Specifically, regarding the War on (fill in the blank), the problem is that industries which stand to gain financially are allowed to purchase influence with the politicians who we elect to represent the common good. By taking away company's ability to purchase policy, we will increase the influence exerted by the general populace. It can never be made perfect, but it has certainly gone far off into the wrong direction in the past quarter century.

Its time to bring a bit more balance between corporate power and public power. This country used to stand for the principle of "One person, one vote" but we have been moving more and more toward a system of One dollar, one vote."

BlackLabelAxe said...

I do believe in the "invisible hand".

You know, I'm agreeing so much with your last comment that it seems like "taking out the trash" is the same in any language. There's scumbags gaining advantage unfairly in business and in politics, and I think we're saying that we just need to clean the shit up, and we can have a meeting afterwards and decide where to go from there.

Concerning where to go from there:

Taxing income punishes people who earn wages, and we both know that these are the people that make EVERYTHING work. People earning passive income are rarely of any benefit to society, but they pay no taxes and some of them earn a shit-load of money. They do, however, consume retail goods.

The top income-earners set up tax shelters, or incorporate themselves to eliminate any risk (a la Trump), so even though they're supposed to pay on the progressive scale, they don't. The poor still pay the embedded, residual taxes that are the effects of payroll taxes.

The Fair Tax sets up a prebate system that pre-imburses everybody for the taxes that they would pay on subsistence spending. This truly eliminates the tax burden on the poor.

Check out the comparison: http://en.wikipedia.org/wiki/Image:Effectiverate.png

The Fair Tax also allows 10x the Federal agents to investigate fraud and black markets, since they won't be harassing individuals anymore.

BlackLabelAxe said...

Guess who else consumes retail goods? Illegal immigrants.

They can't be made to pay income tax, and they wouldn't be eligible for the Pre-bate under the Fair Tax.

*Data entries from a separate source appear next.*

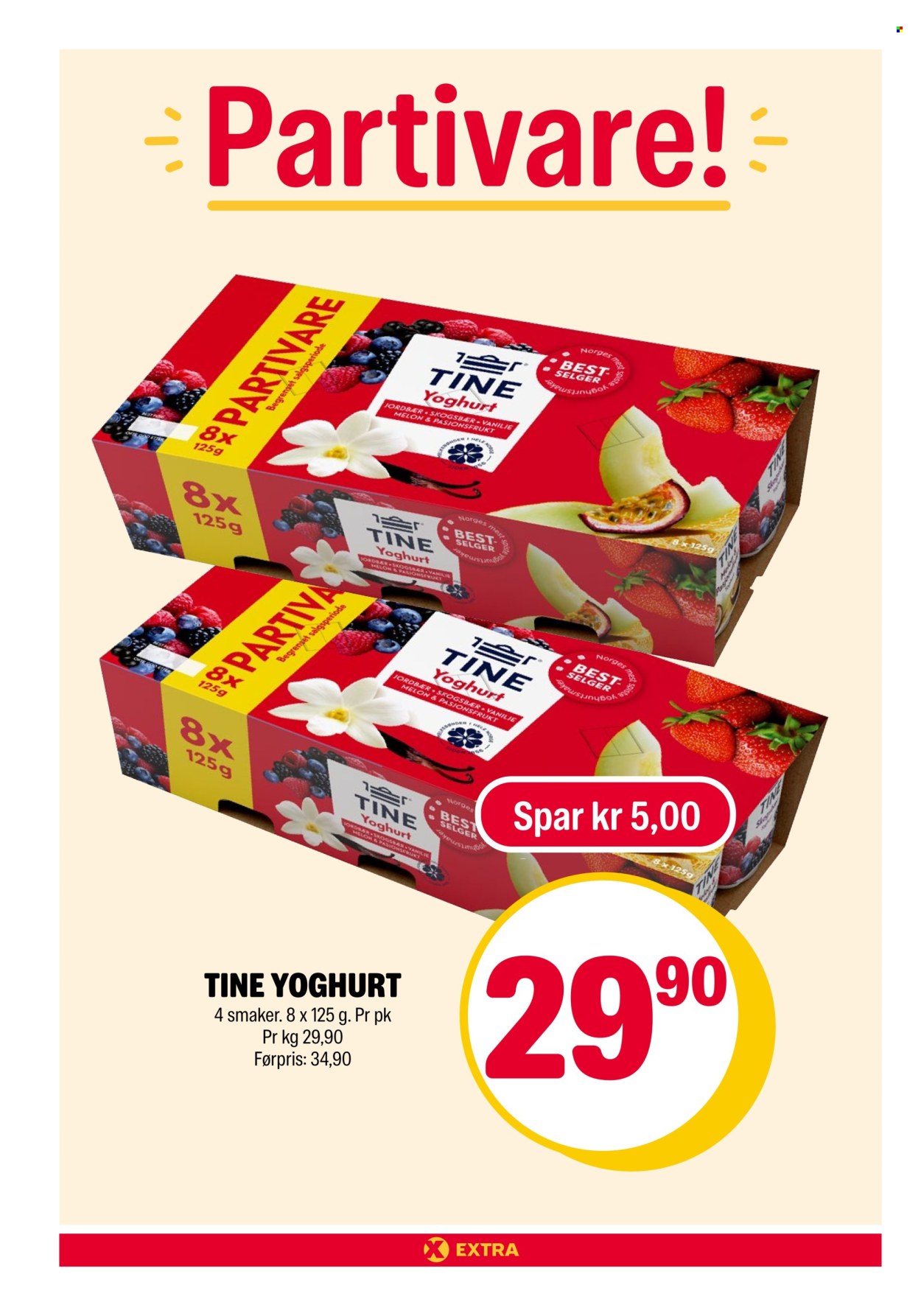 Kundeavis Coop Extra - 21.10.2024 - 27.10.2024. Side 12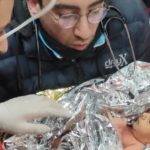 Nje tjetër mrekulli, shpëtohet pas 90 orësh foshnja 10-ditëshe në Turqi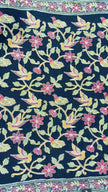 Pure Cotton Hand Work Saree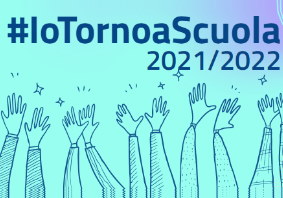 logo link #IoTornoaScuola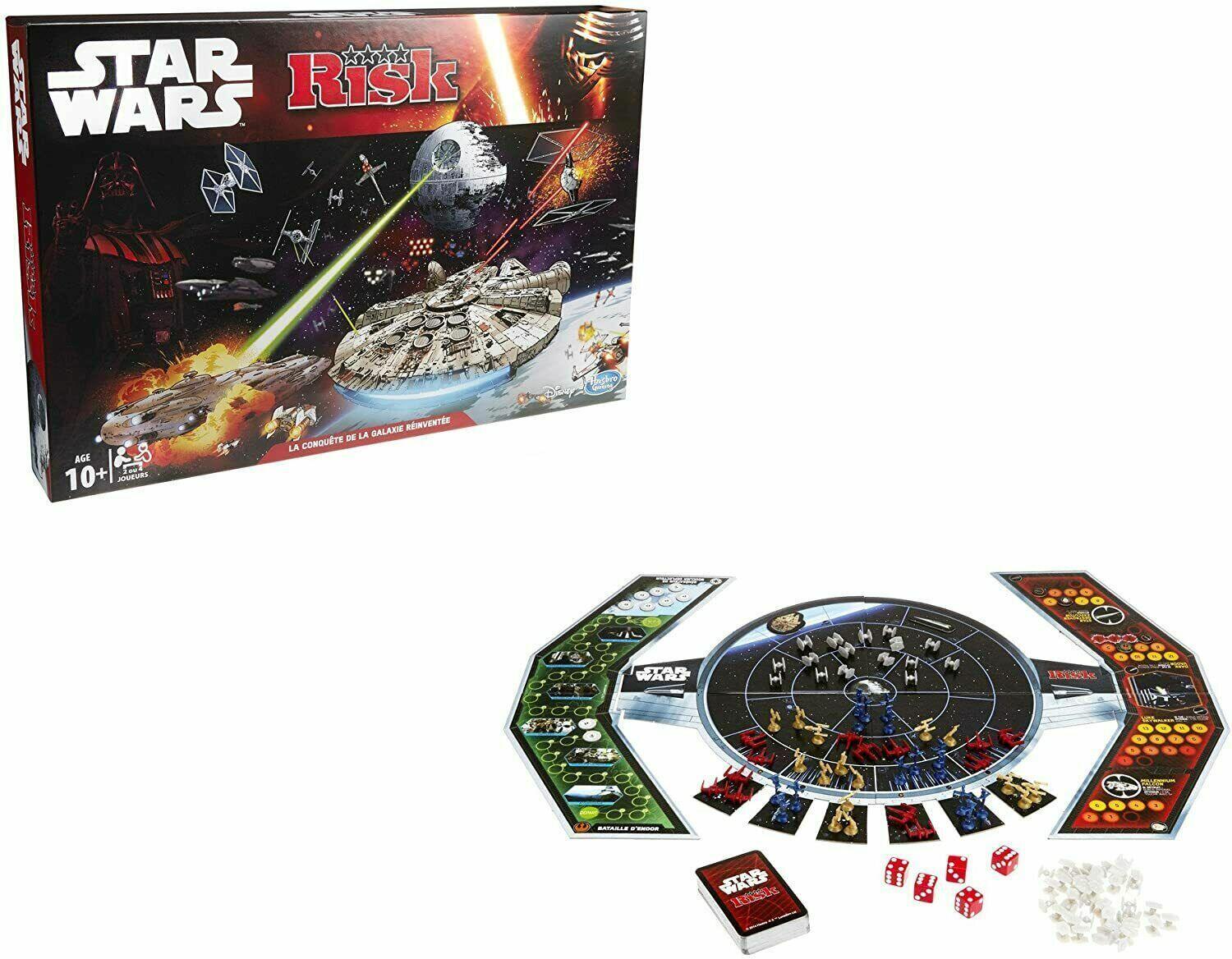Risk: Star Wars Eclate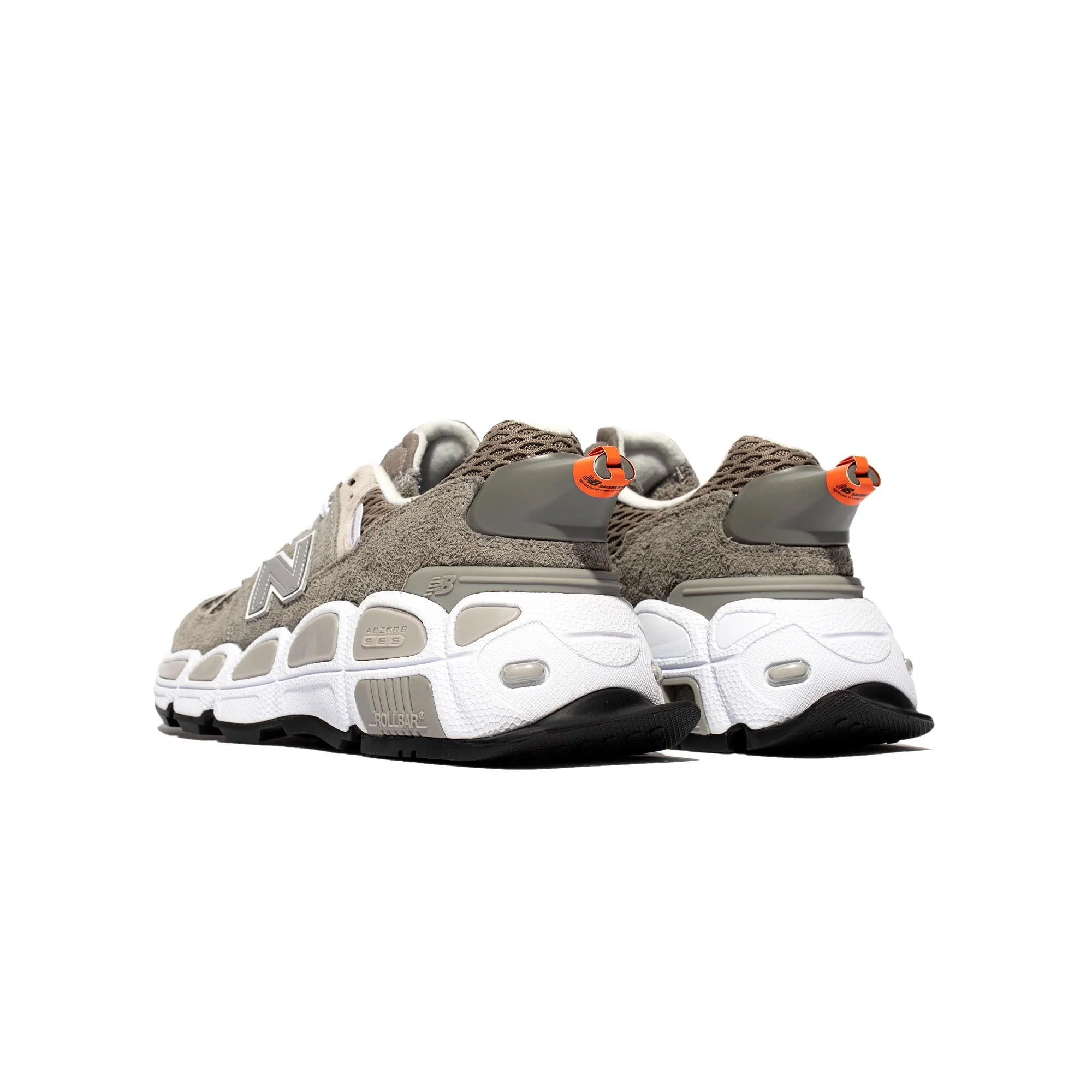 New Balance x Salehe Bembury 574 YURT Shoes - Image 3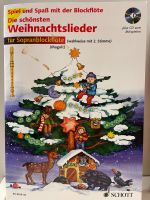 Musiknoten für Blockflöte Kinder Frankfurt am Main - Preungesheim Vorschau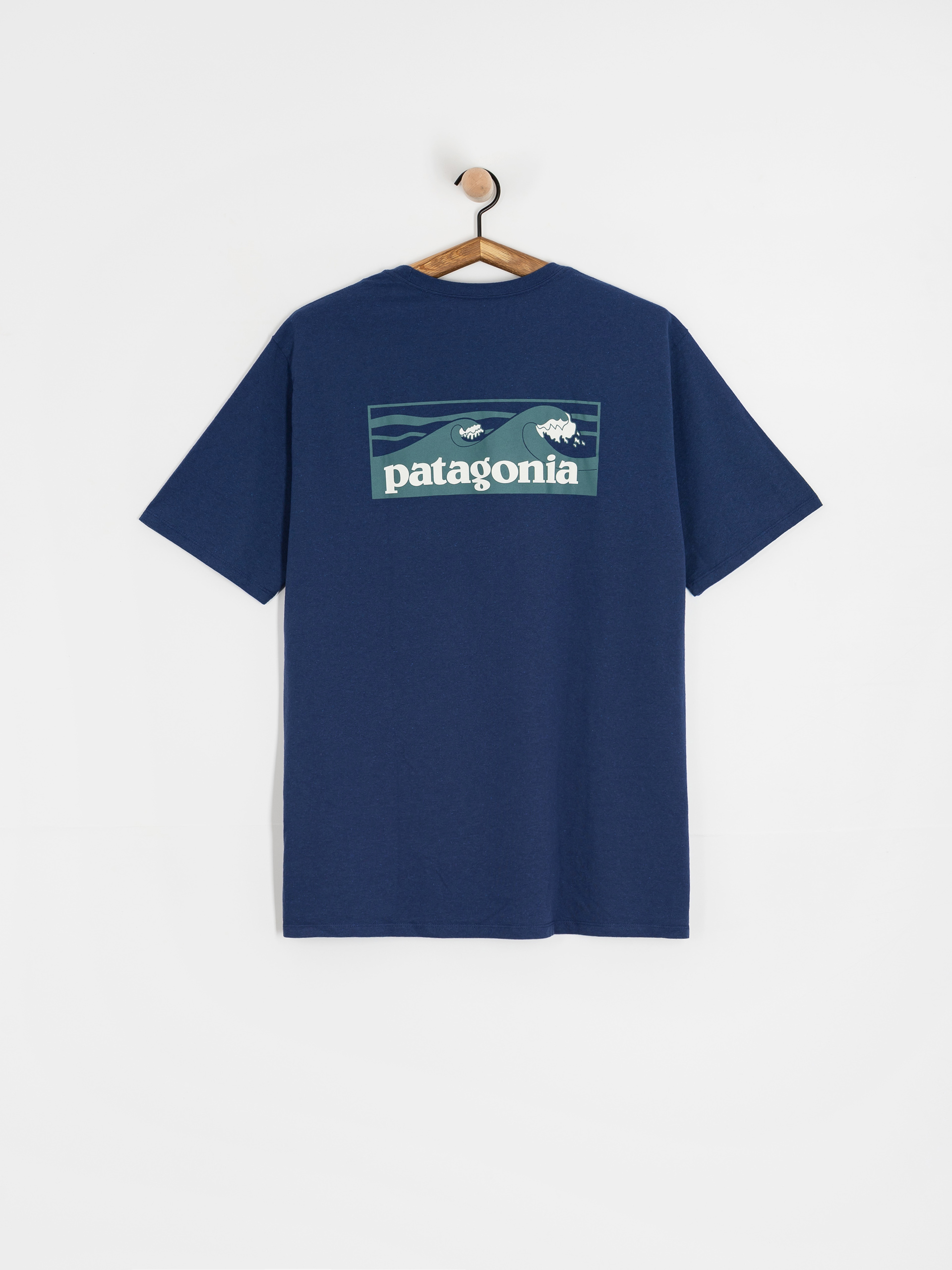 Patagonia Boardshort Logo Pocket Responsibili Póló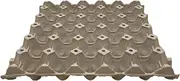 150 X Brown Egg Trays Cardboard Fillers For 30 Eggs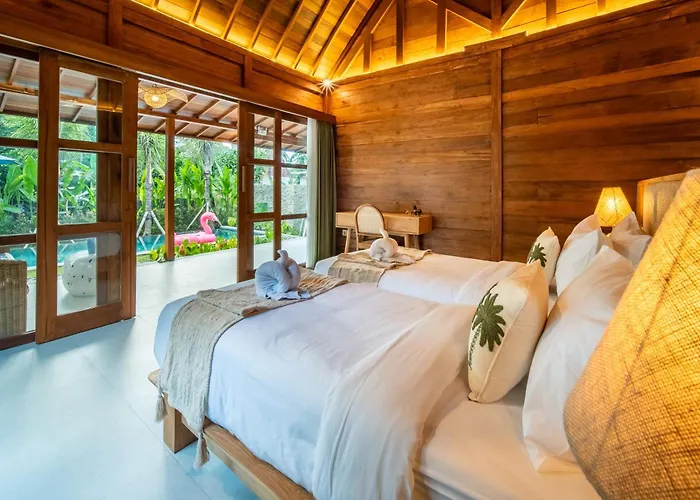Kayu Haven - Calm And Luxurious Villa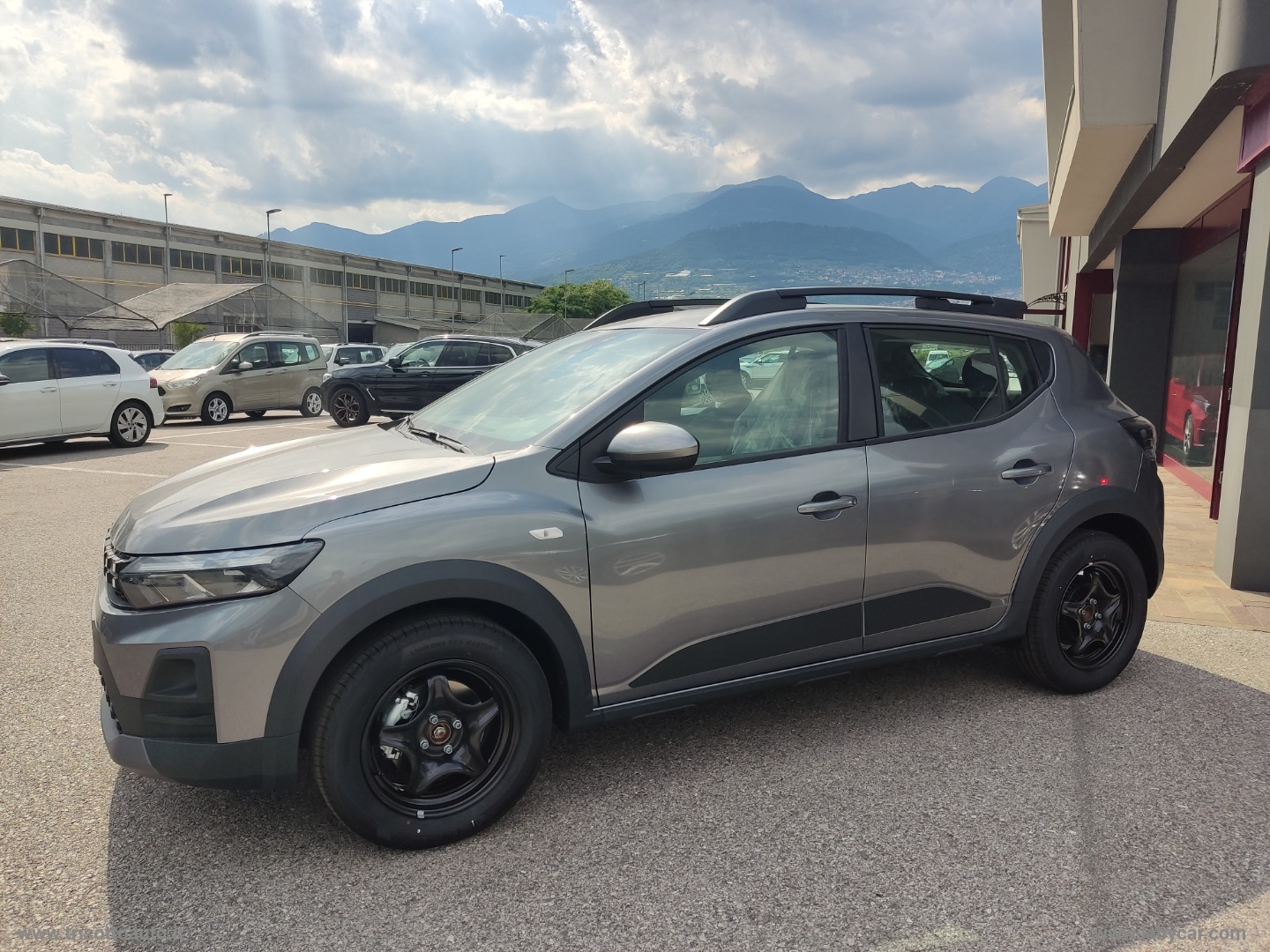 Sandero Stepway Eco-G 120CV Expression - immagine 3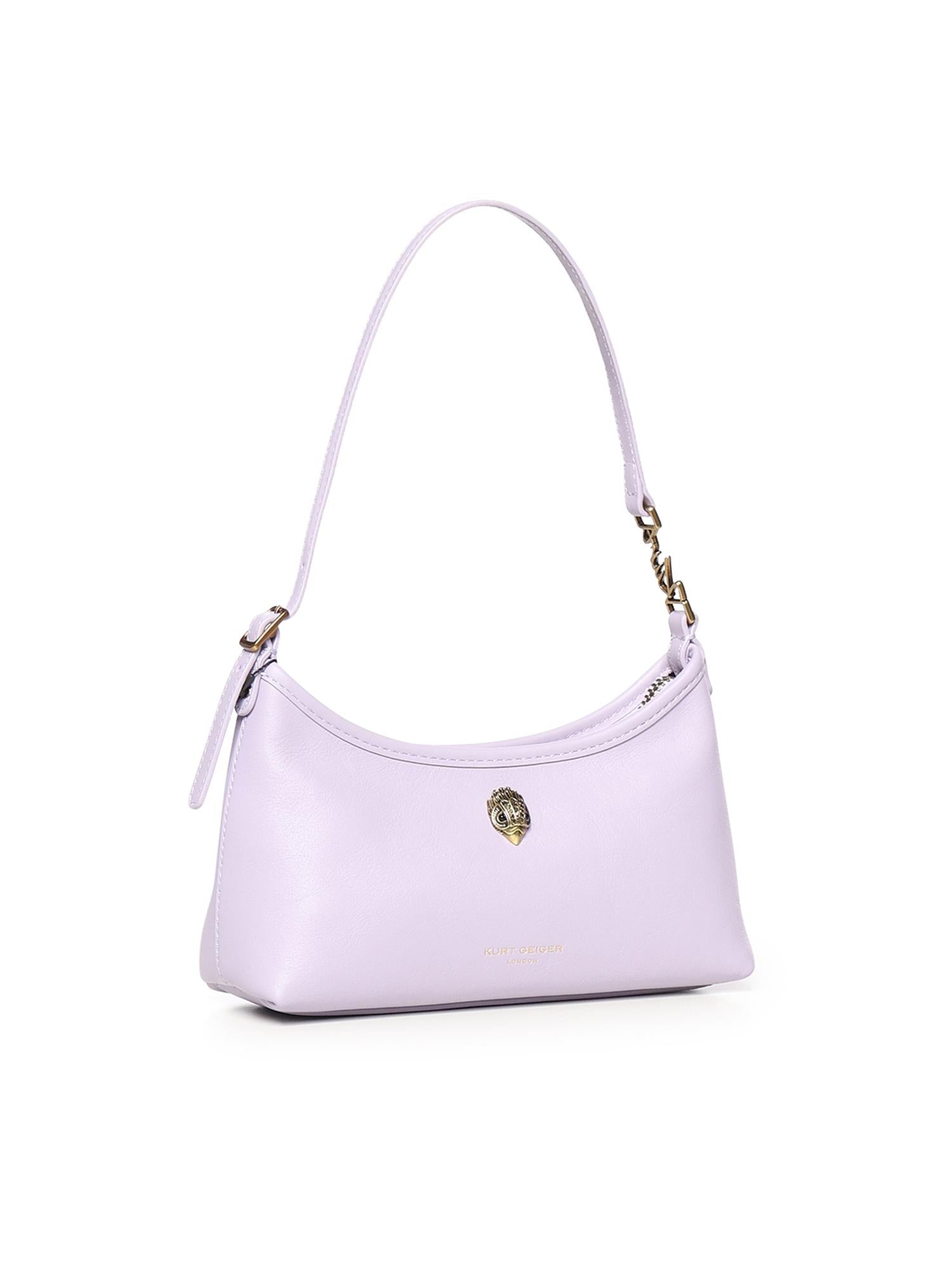 Borsa a spalla Kurt 5586695109 LILAC KURT GEIGER 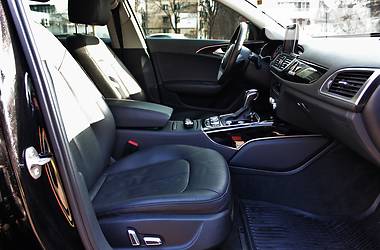 Седан Audi A6 2014 в 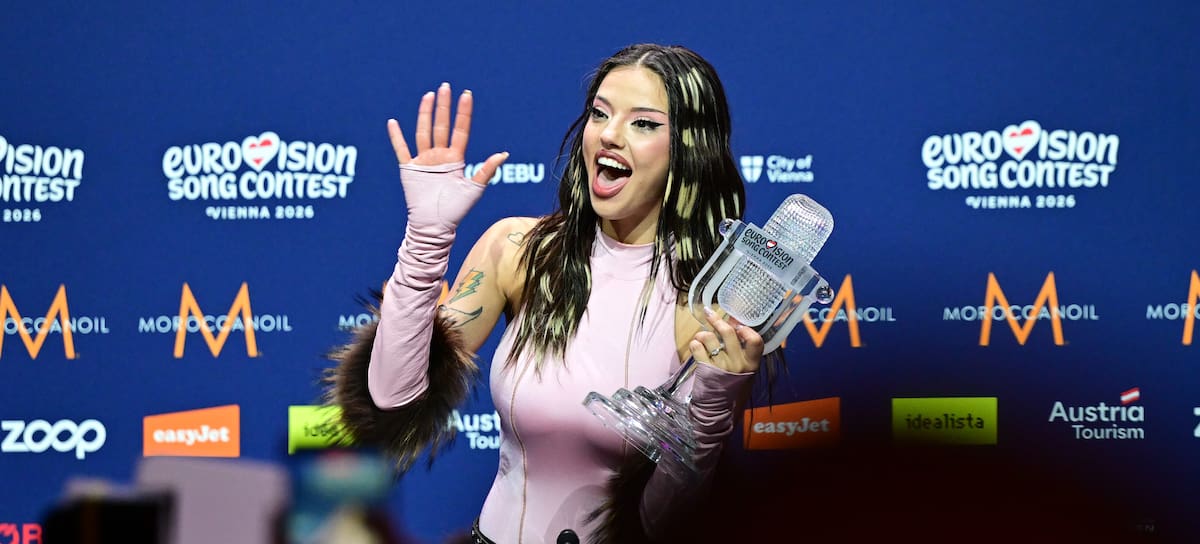 DARA, representante de Bulgaria y ganadora de Eurovisión 2026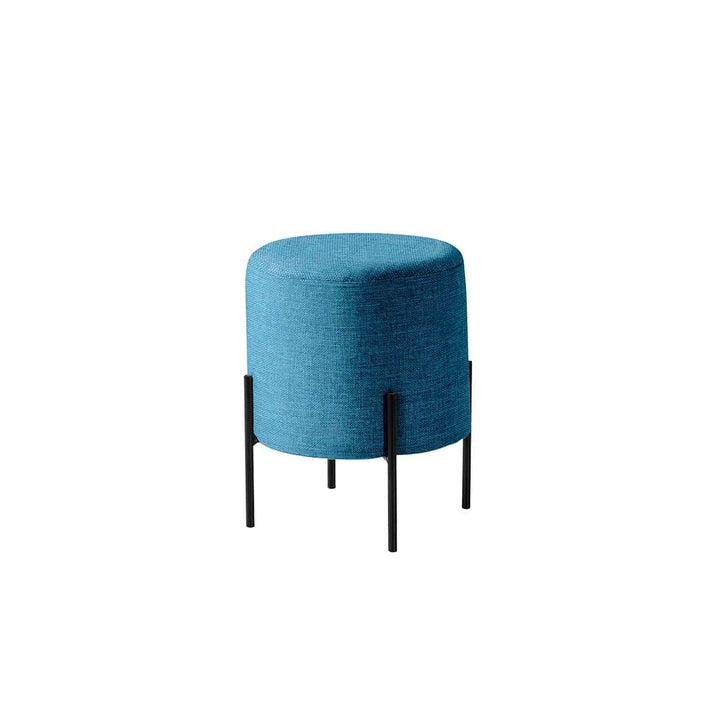Norm Pouf Bleu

Tourists would pay into our Social Security and Medicare under the Fair Tax.

Lefty Metalhead said...

What percentage of total consumption do illegal immigrants represent? Is it significant?

BlackLabelAxe said...


I'm not sure how much of the consumption illegal immigrants represent, but as of right now, very few pay anything besides state sales tax.

It's not that it's going to be a significant source of revenue, it's an economic incentive for legal immigration.

Immigration should make our nation stronger, and I am in favor of a very liberal immigration policy. The problem is that payroll taxes and income taxes are trying to raise revenue for a much larger population of people recieving benefits from our government.

B.L. Sabob: now "completely heterosexual" said...

Great, but back to the topic at hand. What do we do about the undue influence that corporations and billionaires have over our government and legal system as it relates to scumbags like Wackenhut and other private prison systems to actively promote the jailing of more and more citizens just to pump up their bottom line?